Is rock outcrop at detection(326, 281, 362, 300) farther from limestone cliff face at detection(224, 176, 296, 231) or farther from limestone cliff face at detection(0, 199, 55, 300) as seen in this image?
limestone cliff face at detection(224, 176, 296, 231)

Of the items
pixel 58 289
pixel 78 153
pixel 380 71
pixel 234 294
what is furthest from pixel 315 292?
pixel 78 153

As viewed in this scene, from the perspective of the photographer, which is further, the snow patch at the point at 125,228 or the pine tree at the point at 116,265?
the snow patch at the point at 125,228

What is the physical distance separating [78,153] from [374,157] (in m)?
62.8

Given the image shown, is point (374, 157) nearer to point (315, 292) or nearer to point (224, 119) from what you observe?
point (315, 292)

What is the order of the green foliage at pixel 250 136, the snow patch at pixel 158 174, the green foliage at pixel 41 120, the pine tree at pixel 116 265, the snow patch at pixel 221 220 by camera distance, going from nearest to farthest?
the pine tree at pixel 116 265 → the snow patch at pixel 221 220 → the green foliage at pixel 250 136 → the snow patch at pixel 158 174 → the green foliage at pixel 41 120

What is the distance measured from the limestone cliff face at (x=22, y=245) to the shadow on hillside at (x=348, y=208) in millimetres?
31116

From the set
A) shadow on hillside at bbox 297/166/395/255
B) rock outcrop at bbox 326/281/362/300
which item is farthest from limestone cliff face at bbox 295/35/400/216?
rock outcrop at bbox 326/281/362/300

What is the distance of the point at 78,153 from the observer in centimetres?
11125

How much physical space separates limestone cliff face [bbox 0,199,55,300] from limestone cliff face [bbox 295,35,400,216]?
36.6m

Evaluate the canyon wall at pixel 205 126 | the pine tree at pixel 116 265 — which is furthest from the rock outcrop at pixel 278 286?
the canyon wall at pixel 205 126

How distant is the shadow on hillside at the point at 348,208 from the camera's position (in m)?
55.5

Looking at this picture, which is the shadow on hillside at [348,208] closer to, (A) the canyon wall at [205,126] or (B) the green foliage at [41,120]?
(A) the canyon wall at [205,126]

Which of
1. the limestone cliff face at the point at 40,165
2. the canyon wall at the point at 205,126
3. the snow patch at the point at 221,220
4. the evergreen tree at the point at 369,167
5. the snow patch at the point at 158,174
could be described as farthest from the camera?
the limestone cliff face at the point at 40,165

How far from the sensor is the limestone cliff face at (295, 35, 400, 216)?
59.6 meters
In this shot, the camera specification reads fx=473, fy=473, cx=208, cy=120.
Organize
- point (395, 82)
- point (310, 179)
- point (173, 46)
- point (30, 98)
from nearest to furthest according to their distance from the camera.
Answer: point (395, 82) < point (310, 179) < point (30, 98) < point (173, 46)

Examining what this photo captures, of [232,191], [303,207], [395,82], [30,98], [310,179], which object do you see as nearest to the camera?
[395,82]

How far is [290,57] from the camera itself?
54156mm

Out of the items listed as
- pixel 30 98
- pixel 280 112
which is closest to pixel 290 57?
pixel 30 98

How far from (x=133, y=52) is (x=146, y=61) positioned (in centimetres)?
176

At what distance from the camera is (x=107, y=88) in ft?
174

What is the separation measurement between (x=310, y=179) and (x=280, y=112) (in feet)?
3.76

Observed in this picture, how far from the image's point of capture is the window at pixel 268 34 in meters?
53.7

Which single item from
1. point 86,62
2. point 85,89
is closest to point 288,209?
_____
TASK TO CARRY OUT: Please repeat the listing exactly, with nothing left out.

RESULT OF THE TASK:
Is rock outcrop at detection(326, 281, 362, 300) farther from limestone cliff face at detection(224, 176, 296, 231) or farther from limestone cliff face at detection(0, 199, 55, 300) as seen in this image?
limestone cliff face at detection(224, 176, 296, 231)

Of the items
pixel 58 289
pixel 78 153
pixel 380 71
pixel 234 294
what is furthest from pixel 315 292?
pixel 78 153

As viewed in this scene, from the perspective of the photographer, which is further, the snow patch at the point at 125,228 or the pine tree at the point at 116,265?
the snow patch at the point at 125,228

What is the physical distance separating [78,153] from [374,157] (in m)?
62.8

Given the image shown, is point (374, 157) nearer to point (315, 292) or nearer to point (224, 119) from what you observe?
point (315, 292)

What is the order of the green foliage at pixel 250 136, the snow patch at pixel 158 174, the green foliage at pixel 41 120, the pine tree at pixel 116 265, the snow patch at pixel 221 220 by camera distance, going from nearest to farthest?
the pine tree at pixel 116 265 → the snow patch at pixel 221 220 → the green foliage at pixel 250 136 → the snow patch at pixel 158 174 → the green foliage at pixel 41 120

What is the distance measured from the limestone cliff face at (x=22, y=245) to the shadow on hillside at (x=348, y=208) in millimetres?
31116

From the set
A) shadow on hillside at bbox 297/166/395/255
B) rock outcrop at bbox 326/281/362/300
which item is farthest from limestone cliff face at bbox 295/35/400/216?
rock outcrop at bbox 326/281/362/300

What is the distance of the point at 78,153 from the observer in centimetres?
11125

How much physical space separates limestone cliff face [bbox 0,199,55,300] from limestone cliff face [bbox 295,35,400,216]?
36.6m

Evaluate the canyon wall at pixel 205 126 | the pine tree at pixel 116 265 — which is furthest from the rock outcrop at pixel 278 286?
the canyon wall at pixel 205 126

How distant is the shadow on hillside at the point at 348,208 from the camera's position (in m)?
55.5

Looking at this picture, which is the shadow on hillside at [348,208] closer to, (A) the canyon wall at [205,126] or (B) the green foliage at [41,120]?
(A) the canyon wall at [205,126]

Which of
1. the limestone cliff face at the point at 40,165
2. the canyon wall at the point at 205,126
3. the snow patch at the point at 221,220
4. the evergreen tree at the point at 369,167
5. the snow patch at the point at 158,174
could be described as farthest from the camera?
the limestone cliff face at the point at 40,165

How far from the sensor is the limestone cliff face at (295, 35, 400, 216)?
59.6 meters
In this shot, the camera specification reads fx=473, fy=473, cx=208, cy=120.
Organize
- point (395, 82)
- point (310, 179)
- point (173, 46)
- point (30, 98)
from nearest to furthest according to their distance from the camera.
Answer: point (395, 82) < point (310, 179) < point (30, 98) < point (173, 46)

Examining what this photo captures, of [232,191], [303,207], [395,82], [30,98], [310,179], which object do you see as nearest to the camera?
[395,82]

How far is [290,57] from the camera itself?
54156mm

Out of the items listed as
- pixel 30 98
- pixel 280 112
which is closest to pixel 290 57?
pixel 30 98

How far from (x=133, y=52) is (x=146, y=61) positioned (in centimetres)?
176

At what distance from the camera is (x=107, y=88) in ft?
174

What is the separation measurement between (x=310, y=179) and (x=280, y=112) (in feet)?
3.76

Observed in this picture, how far from the image's point of capture is the window at pixel 268 34 in meters?
53.7

Which single item from
1. point 86,62
2. point 85,89
is closest to point 288,209?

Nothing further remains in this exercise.